Viktor (Ludwig Trepte)
Muy humilde y sencillo. Es hijo de un
sastre e instruido en el mismo oficio. A pesar de que es judío y, por ello, es
quien peor lo tiene para afrontar la situación de hostilidad, es probablemente
el personaje que menos cambia a lo largo de la serie. Temiendo que Greta corra
peligro si se descubre su relación amorosa, actúa con discreción.
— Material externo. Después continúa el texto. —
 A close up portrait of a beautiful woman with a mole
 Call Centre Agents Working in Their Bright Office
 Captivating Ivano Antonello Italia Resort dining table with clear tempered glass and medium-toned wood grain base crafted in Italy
Cuando se
encuentra solo y tiene todas las de morir, Viktor hace lo posible por vivir el
día a día mientras ve cómo aquellos que lo rodean no tienen la misma suerte.
Greta (Katharina Schütter)
Su sueño es ser
cantante, y por mucho que haya estallado una guerra no frenará esa ambición. Es
la novia de Viktor y, con el supuesto propósito de conseguirle un certificado
para abandonar el país, empieza una relación con un oficial de las SS que
además puede ayudarla a consolidar su expectativa musical. De ese modo, este
personaje queda ajeno de la miseria de la guerra (mantenida con todo de lujos
por el oficial), hasta que el descubrimiento de que éste está casado y el hecho
de haber alcanzado tanta fama la hacen peligrosamente potente.